Outra preocupação tem a ver com as incógnitas sobre a nova terapia. Embora um painel de especialistas da FDA tenha concluído que os benefícios superavam os riscos, os médicos continuam cientes dos resultados inesperados.
“Ainda não sabemos quais serão os efeitos a longo prazo”, disse o Dr. DiPersio. “Não acompanhamos os pacientes por tempo suficiente: apenas alguns anos.” E as células-tronco, acrescentou ele, “viverão para sempre”, portanto, se o CRISPR ou a terapia genética Bluebird causarem danos genéticos, elas permanecerão.
Como pacientes e médicos se sentem
Haja Sandi, uma estudante de 19 anos da Universidade Rowan, em Nova Jersey, espera estar no topo da lista do Hospital Infantil da Filadélfia.
Ele tem internações frequentes por dores tão intensas que precisa tomar morfina. Seus sintomas a forçaram a ir à escola remotamente. “Não há como fazer isso pessoalmente”, disse ele.

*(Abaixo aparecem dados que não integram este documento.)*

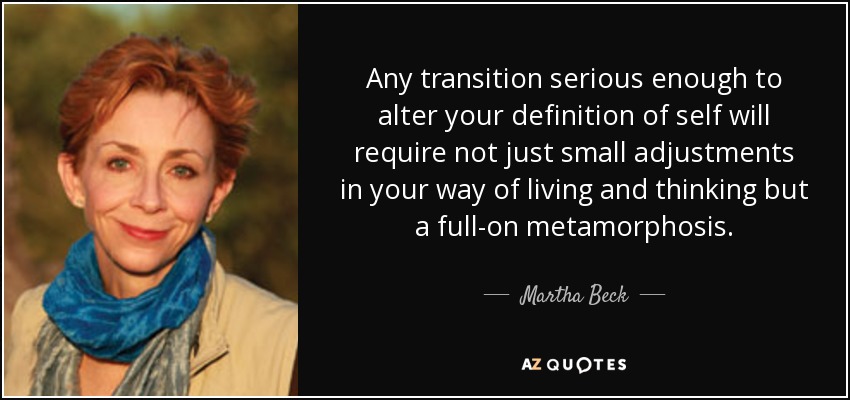 Any transition serious enough to alter your definition of self will require not just small adjustments in your way of living and thinking but a full-on metamorphosis. - Martha Beck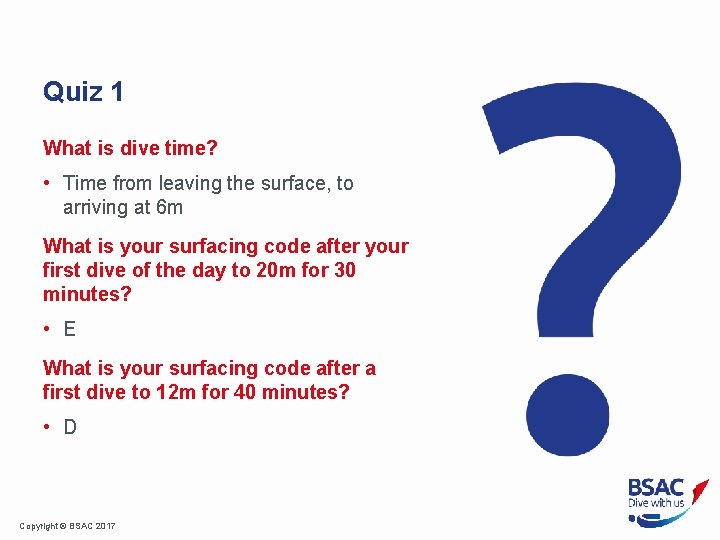 Quiz 1 What is dive time? • Time from leaving the surface, to arriving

Ao ouvir sobre a terapia Vertex, ela contatou o hospital da Filadélfia para perguntar se poderia obtê-la.
“Se Deus quiser, vou em frente com isso”, disse ele.
O Hospital Infantil da Filadélfia, entre outros, espera estar na lista de instalações aprovadas da Vertex e planeja aceitar pacientes elegíveis por ordem de chegada.
Outros ainda, como o Hospital Nacional Infantil em Washington, darão prioridade aos pacientes mais doentes.
Dr. Azar pretende adotar uma abordagem diferente se o Massachusetts General for aprovado. Ele disse que queria proceder com extrema cautela, começando com um único paciente e passando por todo o processo antes de aceitar mais.
Ele teme que um passo em falso possa prejudicar o tratamento daqueles que poderiam receber ajuda.
No futuro, as terapias serão fornecidas sem o amplo apoio que as empresas fornecem aos participantes dos ensaios clínicos. E será um caso de teste para o uso da edição genética CRISPR para tratar outras doenças. A CRISPR Therapeutics está agora estudando a edição genética para tratar câncer, diabetes e ELA, entre outros.
“É uma bênção e uma maldição sermos os primeiros”, disse o Dr. Azar. “A anemia falciforme nunca foi a primeira em nada.”
As pessoas que procuram a terapia, principalmente pacientes negros, muitas vezes desconfiam do sistema de saúde, acrescentou.
“Queremos fazer isso direito”, disse Azar. “Não queremos que os pacientes se sintam como cobaias”.